We’re still at war, our economy is in the toilet, our healthcare system sucks, our educational standards have declined, and our justice system is often unjust. Why can’t we, as a nation, stand together and put our energies and efforts into working together toward the most common goals? Shouldn’t equality, justice, and quality of life for all Americans be our first and foremost concern? We need to understand that there is diversity here, and have more respect for each other. We need to be part of the solution, not be adding to the problems. Fighting amongst each other over differences of opinion that will not change seems to me to be rather useless. Agree to disagree and focus on the bigger picture.
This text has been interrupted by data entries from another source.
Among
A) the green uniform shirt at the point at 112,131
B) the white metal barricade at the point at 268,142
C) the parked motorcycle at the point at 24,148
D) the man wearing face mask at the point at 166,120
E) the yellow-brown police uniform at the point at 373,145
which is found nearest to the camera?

I and others of like-mind in the forum agreed that while 9/11 should never be forgotten, it is not necessary or wise to designate it a national holiday. Several reasons were presented; life must go on, if we were to take a day off from work and school to remember every tragic event that’s ever happened, our regular lives would come to a screeching stop (such other tragedies as hurricane Katrina and the Columbine and Virginia Tech. shootings were brought up in discussion); many of our American military men and women have died since 9/11/01 in their continued service to our country, their desire to uphold our freedoms and keep Americans safe and secure; instead of dwelling on the past, we must learn from it and work for a better future.
I agree with all of these reasons. In addition, I fear that many Americans have not truly learned their lessons. I feel we should remember the events and aftermath of 9/11 not only today, on its anniversary, but every day – in our actions, and our behaviors and attitudes toward others. We have shown that we have the ability to unite as a nation and work together in the face of tragedy. But must it be only such a thing that prompts us to do this? We need to get our noses out of the personal business of our neighbors and put our priorities in proper order. We need to learn to coexist more peacefully with each other.
United we stand, divided we fall.
My prayers can be found by clicking here.
(Yes, I know I often sound like Dr. Suess when I write my own prayers. ;-))
Blessings to all on this day, and every day, as we remember and reflect.
I didn’t read this until after, but apparently President Obama shares some similar thoughts, according to this article of the NY Daily news.
Let’s hope Americans heed his words and take these messages to heart.